Being agile rests on four equally important pillars: the culture, the structure, the reward system, and the right set of tools. By set of tools, I mean the appropriate techniques for agile practices.

The structure

Being agile is not quite as fun as it’s promoted. It’s very exciting, yet extremely intense. An organization of dedicated teams creates safe spots for individuals to open up and dig into the root causes of the team’s problems and failures. Statistics also attest to the improved results from teams that stay together over the course of many projects: according to Harvard Business Review, stable teams are not only 60% more productive but also 60% more responsive to input.

The culture

Responsiveness to input is what drives change. Short feedback cycles are useless if the team cannot admit that they got things wrong on the first try. Building a culture that allows mistakes is like planting a forest – the best time to do it was 20 years ago. There are, however, accelerators that have transformed teams – both independent ones and those that are part of a larger whole.

Introducing a format of serious play (like Hack Day at Helmes) forms a habit of collaborative discovery: testing, failing, learning and sharing the story. With the time pressure of getting to a working prototype in a single day, the lessons must be learned fast.

The rewards system

During Hack Day, people work on their pet projects, driven by serious motivation and focus to get their project done. The same startup-like drive can be generated with a smart reward system to extend the sense of ownership to the everyday work. Helmes has made every employee a partner who participates in the financial success of the client and the team. Like good entrepreneurs, the teams push for long-term financial success through productivity, efficiency and high customer satisfaction. The focus is clearly set on results.

The toolset

The agile mindset is a filter for the agile toolset. It is necessary to examine closely in order to adopt meaningfully. The best set of techniques is the one that makes sense to the team in the current context. However, there are some tools that we would not trade for anything.


Agile teams are empowered to make decisions without additional review layers and control. In order to make decisions, one needs good criteria. The only good criterion in business software context is the business value. Engineers can be trusted around algorithms so they will weigh all alternatives fast if you crack open the business value calculation to the team.
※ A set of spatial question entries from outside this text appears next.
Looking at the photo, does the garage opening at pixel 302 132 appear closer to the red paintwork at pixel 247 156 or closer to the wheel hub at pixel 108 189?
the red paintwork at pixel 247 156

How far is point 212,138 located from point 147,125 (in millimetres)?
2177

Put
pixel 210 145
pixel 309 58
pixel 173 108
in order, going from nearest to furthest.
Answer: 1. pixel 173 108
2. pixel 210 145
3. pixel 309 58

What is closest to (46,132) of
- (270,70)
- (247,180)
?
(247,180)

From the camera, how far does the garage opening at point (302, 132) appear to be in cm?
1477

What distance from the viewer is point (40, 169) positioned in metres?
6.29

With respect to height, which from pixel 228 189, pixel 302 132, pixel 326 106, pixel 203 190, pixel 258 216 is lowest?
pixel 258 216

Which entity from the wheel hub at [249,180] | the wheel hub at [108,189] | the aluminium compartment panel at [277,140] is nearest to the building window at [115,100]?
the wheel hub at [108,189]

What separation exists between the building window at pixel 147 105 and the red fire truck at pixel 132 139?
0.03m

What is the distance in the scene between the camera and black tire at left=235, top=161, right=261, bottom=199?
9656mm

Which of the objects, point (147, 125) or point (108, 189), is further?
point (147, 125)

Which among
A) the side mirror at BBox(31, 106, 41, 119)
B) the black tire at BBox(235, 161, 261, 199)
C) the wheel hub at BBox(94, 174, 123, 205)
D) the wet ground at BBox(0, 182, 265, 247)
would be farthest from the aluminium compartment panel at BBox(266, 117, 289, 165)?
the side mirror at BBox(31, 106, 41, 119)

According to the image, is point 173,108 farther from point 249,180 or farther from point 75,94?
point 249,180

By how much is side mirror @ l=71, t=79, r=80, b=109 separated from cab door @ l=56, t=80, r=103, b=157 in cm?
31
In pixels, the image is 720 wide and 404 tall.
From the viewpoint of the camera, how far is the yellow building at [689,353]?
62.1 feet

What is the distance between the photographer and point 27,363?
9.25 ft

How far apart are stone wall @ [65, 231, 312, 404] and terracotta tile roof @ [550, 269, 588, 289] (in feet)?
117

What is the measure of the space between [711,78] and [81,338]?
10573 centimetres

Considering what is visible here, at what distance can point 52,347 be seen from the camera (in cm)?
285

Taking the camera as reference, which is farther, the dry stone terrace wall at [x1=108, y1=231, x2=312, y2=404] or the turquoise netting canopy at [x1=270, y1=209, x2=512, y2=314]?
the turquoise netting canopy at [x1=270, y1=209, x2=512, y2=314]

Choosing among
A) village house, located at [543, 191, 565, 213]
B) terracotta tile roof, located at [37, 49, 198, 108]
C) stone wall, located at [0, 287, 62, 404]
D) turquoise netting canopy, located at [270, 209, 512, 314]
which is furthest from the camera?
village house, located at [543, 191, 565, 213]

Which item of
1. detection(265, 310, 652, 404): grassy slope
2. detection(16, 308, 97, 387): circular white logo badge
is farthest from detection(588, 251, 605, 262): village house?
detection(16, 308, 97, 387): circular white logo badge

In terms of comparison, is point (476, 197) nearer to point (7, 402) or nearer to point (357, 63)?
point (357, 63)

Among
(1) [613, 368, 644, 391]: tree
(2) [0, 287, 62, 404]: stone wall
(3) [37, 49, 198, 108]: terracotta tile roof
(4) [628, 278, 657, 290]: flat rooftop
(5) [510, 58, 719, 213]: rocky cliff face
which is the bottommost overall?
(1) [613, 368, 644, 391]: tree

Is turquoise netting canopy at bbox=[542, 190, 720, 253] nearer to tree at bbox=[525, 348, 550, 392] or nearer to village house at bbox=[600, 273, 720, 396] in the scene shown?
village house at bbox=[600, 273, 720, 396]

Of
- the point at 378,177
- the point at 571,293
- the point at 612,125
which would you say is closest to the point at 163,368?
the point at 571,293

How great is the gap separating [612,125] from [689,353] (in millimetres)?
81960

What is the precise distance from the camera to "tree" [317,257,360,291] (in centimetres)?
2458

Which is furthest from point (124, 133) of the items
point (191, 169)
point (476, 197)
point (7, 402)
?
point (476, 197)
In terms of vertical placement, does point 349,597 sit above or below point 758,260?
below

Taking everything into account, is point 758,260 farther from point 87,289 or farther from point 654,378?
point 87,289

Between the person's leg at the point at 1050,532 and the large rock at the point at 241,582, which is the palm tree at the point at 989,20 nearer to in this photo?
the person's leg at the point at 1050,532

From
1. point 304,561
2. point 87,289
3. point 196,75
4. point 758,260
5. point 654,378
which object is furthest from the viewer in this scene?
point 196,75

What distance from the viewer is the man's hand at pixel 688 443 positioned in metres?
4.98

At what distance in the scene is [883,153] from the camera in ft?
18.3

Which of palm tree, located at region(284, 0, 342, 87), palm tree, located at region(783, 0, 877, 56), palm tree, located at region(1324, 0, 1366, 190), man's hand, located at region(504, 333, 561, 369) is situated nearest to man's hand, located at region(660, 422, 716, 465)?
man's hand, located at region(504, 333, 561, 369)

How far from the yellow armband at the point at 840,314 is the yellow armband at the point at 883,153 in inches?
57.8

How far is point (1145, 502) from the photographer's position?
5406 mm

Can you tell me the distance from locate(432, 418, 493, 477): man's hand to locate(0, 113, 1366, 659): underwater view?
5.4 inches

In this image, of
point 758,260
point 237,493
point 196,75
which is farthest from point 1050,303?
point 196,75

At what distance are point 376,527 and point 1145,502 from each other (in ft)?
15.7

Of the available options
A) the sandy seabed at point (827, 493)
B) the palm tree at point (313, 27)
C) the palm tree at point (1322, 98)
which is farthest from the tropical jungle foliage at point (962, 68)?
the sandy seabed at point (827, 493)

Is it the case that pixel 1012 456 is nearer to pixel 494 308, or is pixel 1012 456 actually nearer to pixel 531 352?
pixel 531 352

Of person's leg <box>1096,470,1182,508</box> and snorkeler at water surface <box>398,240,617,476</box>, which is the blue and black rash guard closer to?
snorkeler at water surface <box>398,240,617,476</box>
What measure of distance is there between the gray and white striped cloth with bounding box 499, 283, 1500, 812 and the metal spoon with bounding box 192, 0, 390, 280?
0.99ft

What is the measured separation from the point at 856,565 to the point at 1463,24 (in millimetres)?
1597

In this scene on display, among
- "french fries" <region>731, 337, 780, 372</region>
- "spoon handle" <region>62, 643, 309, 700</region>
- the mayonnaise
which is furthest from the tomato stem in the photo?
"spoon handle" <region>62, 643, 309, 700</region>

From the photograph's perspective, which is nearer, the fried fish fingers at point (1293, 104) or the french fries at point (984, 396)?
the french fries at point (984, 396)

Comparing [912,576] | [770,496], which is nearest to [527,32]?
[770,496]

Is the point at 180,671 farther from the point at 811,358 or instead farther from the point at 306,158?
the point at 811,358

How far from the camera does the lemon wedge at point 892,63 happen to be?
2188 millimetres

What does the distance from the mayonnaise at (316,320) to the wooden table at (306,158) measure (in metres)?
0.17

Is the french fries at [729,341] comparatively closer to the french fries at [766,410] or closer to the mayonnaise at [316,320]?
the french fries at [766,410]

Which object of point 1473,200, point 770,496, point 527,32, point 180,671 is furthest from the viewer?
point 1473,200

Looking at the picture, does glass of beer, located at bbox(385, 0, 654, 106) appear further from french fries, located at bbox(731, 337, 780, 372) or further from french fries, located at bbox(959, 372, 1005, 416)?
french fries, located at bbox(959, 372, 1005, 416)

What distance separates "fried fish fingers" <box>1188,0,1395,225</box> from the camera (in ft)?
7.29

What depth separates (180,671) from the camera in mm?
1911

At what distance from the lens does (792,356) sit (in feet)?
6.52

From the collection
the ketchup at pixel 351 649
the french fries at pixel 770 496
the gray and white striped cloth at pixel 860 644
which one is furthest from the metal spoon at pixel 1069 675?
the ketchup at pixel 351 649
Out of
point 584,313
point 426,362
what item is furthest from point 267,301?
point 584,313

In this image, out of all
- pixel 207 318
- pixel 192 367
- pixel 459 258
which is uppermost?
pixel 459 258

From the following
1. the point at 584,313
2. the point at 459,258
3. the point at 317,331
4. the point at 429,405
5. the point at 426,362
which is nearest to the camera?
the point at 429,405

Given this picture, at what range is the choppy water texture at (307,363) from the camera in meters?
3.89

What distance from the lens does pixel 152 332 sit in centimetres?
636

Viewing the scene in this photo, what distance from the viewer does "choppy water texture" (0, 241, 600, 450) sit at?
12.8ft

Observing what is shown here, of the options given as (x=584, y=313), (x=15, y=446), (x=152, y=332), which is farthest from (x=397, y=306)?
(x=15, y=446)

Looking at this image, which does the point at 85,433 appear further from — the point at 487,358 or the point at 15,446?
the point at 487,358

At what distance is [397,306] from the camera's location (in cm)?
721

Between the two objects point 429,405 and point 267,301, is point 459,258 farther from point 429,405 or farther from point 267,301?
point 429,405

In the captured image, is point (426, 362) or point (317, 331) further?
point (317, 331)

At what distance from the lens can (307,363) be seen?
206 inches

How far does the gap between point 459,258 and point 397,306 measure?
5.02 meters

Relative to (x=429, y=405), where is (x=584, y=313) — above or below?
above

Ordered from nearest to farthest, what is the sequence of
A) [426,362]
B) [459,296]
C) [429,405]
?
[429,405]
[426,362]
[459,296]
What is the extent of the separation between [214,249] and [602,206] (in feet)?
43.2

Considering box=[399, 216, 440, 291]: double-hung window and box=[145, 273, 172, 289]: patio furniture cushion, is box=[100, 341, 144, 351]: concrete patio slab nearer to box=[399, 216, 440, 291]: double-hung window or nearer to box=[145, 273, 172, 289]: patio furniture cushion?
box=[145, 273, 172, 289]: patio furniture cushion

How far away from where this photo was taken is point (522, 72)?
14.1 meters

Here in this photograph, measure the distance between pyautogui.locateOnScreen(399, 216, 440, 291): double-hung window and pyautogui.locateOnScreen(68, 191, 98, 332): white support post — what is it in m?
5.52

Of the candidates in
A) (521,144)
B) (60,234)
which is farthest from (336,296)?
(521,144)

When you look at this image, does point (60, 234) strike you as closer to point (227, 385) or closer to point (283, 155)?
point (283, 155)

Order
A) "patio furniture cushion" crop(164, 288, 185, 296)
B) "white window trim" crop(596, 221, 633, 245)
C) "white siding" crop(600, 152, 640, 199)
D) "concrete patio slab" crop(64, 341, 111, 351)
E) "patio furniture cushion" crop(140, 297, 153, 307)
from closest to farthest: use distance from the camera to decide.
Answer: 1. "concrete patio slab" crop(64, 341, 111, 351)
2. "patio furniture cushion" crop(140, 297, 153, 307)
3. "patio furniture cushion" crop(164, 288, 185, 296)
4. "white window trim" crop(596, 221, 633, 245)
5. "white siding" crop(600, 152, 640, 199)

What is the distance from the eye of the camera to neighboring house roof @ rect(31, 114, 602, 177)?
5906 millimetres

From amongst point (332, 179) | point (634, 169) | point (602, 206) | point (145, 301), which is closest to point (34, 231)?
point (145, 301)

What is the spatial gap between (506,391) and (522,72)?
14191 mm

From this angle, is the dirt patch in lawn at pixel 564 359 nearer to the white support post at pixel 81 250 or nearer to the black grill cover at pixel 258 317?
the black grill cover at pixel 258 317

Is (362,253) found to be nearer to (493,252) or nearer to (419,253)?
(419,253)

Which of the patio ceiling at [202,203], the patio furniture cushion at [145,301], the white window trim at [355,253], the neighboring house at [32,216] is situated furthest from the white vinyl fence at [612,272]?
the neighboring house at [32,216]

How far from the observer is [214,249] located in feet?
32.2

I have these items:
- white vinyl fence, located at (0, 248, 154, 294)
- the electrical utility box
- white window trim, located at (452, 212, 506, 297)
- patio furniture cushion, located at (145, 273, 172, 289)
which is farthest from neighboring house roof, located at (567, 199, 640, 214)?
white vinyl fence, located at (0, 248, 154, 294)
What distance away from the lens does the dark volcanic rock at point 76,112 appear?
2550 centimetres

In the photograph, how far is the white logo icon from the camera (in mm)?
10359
Agile techniques and principles for influential retrospectives are the ones we follow religiously. We use metaphors as instructed in the retrospective handbooks, we choose a facilitator from outside the team, we mute-map to ensure everyone has a say and ask “Why?” as many times as humanly possible to seek root causes. We hold retrospectives with different scope, starting from iteration retros to the whole partnership with the client.

Agile 2.0

The “I am done with Agile!” is an excellent slogan for an Agile 2.0 campaign of moving away from doing agile towards being agile. It is obvious that an organizational transformation needs more than adoption of a process rooted in Scrum textbooks. I’d say, “pimp your agile” for anyone who is frustrated to the point of long rants in an Internet forum. The right place to vent discontent and concern would be at a good old retrospective.